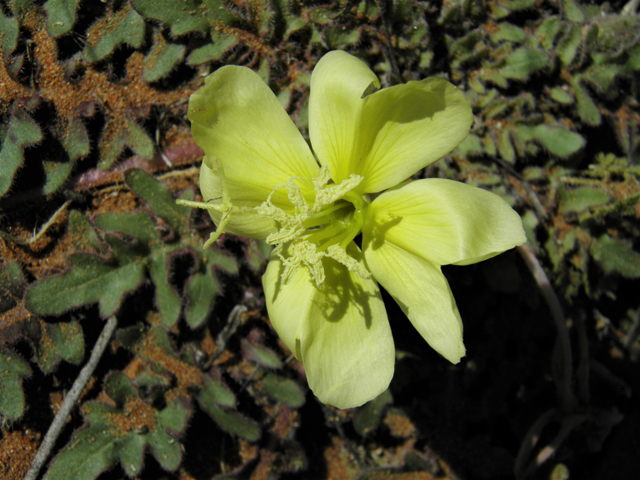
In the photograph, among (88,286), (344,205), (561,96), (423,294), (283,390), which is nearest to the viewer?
(423,294)

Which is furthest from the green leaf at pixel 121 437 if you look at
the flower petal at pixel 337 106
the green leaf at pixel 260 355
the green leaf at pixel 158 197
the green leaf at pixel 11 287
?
the flower petal at pixel 337 106

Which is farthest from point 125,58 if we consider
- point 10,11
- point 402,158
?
point 402,158

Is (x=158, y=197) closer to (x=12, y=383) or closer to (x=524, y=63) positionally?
(x=12, y=383)

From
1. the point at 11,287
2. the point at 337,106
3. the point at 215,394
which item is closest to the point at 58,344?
the point at 11,287

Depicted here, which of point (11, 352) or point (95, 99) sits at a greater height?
point (95, 99)

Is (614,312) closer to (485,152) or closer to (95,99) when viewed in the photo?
(485,152)

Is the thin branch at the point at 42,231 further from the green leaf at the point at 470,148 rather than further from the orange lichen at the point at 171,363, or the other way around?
the green leaf at the point at 470,148

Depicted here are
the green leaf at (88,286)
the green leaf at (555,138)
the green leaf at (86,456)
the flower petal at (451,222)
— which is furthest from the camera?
the green leaf at (555,138)
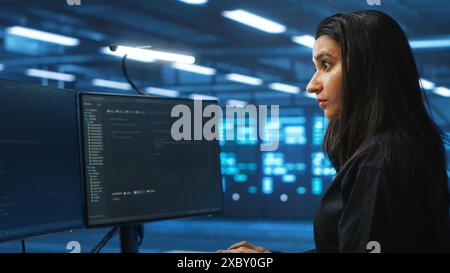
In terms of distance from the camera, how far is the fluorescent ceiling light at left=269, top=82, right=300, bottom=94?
11625 millimetres

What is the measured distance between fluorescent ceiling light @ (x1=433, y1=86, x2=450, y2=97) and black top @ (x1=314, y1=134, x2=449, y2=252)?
9566 mm

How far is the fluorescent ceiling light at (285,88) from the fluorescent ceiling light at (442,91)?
8.25 ft

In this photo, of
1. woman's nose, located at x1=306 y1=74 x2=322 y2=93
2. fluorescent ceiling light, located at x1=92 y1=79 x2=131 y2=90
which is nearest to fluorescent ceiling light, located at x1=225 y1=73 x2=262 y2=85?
fluorescent ceiling light, located at x1=92 y1=79 x2=131 y2=90

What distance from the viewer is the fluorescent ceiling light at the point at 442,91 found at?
10159 millimetres

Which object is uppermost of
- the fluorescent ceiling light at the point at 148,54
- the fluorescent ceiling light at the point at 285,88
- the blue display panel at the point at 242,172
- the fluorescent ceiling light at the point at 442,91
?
the fluorescent ceiling light at the point at 285,88

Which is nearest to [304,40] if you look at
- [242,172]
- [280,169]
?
[280,169]

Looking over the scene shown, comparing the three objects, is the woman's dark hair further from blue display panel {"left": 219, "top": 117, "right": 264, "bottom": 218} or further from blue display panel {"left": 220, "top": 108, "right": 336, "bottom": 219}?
blue display panel {"left": 219, "top": 117, "right": 264, "bottom": 218}

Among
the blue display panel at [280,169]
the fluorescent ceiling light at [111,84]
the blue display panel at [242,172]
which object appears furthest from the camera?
the fluorescent ceiling light at [111,84]

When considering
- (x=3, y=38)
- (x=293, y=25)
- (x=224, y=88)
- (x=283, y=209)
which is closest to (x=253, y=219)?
(x=283, y=209)

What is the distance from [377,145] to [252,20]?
22.0 feet

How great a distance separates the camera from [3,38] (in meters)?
9.99

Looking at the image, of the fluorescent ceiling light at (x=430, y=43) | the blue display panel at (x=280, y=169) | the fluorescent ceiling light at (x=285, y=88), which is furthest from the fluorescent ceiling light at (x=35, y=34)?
the fluorescent ceiling light at (x=430, y=43)

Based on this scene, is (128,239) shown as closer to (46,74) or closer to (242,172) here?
(242,172)

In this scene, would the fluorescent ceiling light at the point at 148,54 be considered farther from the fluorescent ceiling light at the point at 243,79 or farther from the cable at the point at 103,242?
the fluorescent ceiling light at the point at 243,79
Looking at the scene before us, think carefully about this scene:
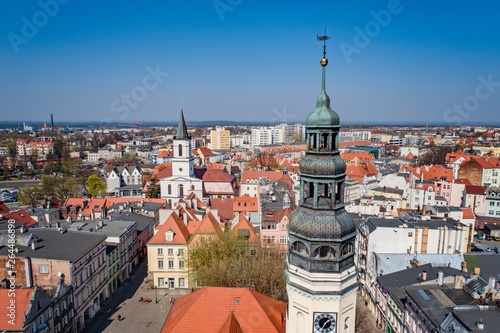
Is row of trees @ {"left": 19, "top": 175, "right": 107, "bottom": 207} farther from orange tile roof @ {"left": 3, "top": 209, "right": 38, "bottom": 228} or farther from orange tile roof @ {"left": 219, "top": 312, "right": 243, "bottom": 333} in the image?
orange tile roof @ {"left": 219, "top": 312, "right": 243, "bottom": 333}

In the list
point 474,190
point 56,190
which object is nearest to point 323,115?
point 474,190

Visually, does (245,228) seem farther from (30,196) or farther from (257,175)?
(30,196)

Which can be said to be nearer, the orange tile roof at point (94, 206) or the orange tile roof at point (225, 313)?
the orange tile roof at point (225, 313)

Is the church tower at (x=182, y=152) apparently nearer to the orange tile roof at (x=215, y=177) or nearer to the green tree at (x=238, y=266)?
the orange tile roof at (x=215, y=177)

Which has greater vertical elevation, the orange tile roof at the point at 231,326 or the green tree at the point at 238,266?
the orange tile roof at the point at 231,326

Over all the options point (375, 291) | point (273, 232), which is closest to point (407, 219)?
point (375, 291)

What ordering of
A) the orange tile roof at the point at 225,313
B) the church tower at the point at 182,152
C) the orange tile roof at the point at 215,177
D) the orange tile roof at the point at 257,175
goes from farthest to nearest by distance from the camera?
the orange tile roof at the point at 257,175, the orange tile roof at the point at 215,177, the church tower at the point at 182,152, the orange tile roof at the point at 225,313

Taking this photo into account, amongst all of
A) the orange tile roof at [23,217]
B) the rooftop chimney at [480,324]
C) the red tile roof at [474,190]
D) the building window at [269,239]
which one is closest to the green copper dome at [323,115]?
the rooftop chimney at [480,324]

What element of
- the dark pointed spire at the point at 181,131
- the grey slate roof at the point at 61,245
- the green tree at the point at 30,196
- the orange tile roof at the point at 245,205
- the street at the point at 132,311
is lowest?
the street at the point at 132,311
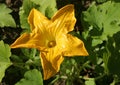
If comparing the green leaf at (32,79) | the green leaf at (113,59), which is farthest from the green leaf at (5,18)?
the green leaf at (113,59)

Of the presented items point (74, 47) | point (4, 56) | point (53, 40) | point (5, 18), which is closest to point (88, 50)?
point (53, 40)

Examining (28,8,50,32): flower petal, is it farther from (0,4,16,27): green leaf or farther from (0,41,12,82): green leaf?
(0,4,16,27): green leaf

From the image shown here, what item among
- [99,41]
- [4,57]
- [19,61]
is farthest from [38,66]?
[99,41]

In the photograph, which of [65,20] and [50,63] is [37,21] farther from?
[50,63]

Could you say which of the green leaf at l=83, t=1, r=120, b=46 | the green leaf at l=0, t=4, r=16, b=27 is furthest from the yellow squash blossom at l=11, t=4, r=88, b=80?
the green leaf at l=0, t=4, r=16, b=27

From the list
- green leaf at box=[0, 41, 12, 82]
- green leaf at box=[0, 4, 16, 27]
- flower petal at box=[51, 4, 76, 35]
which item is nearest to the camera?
flower petal at box=[51, 4, 76, 35]
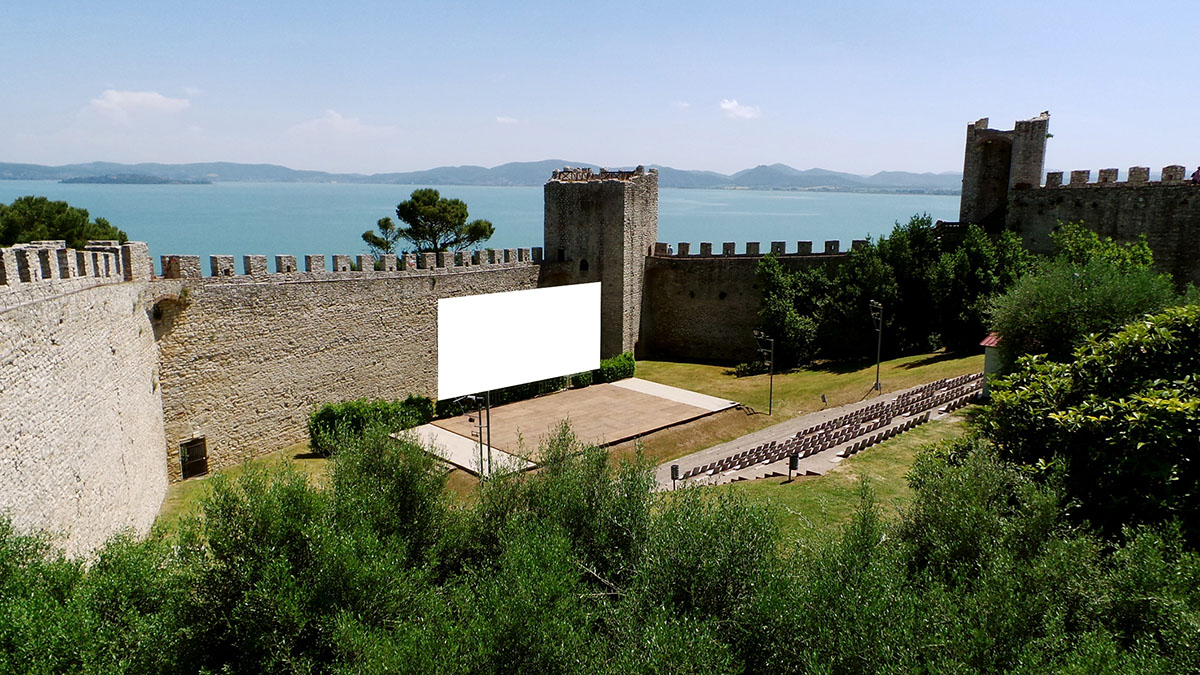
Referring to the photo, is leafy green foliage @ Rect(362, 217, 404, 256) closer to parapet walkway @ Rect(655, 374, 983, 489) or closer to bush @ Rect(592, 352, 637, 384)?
bush @ Rect(592, 352, 637, 384)

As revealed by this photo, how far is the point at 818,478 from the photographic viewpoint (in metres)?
13.3

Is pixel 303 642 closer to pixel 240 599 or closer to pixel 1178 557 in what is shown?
pixel 240 599

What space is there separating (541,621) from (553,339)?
1213 cm

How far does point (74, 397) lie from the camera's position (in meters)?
9.30

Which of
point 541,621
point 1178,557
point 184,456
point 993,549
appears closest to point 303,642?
point 541,621

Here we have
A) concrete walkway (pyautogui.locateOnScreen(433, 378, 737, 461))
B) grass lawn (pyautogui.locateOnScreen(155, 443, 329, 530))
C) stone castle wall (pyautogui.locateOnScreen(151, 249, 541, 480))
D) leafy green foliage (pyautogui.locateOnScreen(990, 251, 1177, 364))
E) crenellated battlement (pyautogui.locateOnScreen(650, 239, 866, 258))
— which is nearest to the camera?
grass lawn (pyautogui.locateOnScreen(155, 443, 329, 530))

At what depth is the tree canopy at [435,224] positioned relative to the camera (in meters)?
36.2

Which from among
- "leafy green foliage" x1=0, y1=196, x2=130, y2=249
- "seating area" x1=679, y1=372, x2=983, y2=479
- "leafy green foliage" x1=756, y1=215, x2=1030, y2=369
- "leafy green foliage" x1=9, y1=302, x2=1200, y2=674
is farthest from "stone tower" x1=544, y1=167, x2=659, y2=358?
"leafy green foliage" x1=9, y1=302, x2=1200, y2=674

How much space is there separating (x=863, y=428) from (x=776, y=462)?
110 inches

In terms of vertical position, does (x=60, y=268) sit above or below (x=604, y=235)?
below

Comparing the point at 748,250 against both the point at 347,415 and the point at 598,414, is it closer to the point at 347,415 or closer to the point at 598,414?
the point at 598,414

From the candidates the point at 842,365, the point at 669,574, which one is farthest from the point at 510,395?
the point at 669,574

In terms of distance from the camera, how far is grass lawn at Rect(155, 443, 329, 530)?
13.2 meters

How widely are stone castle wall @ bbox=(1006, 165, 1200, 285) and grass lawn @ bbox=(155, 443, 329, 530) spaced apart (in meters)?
22.9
···
Exercise requirements:
How many lines in the items above contain the string "woman", with case counting? Give only the number.

Reply to the task:
2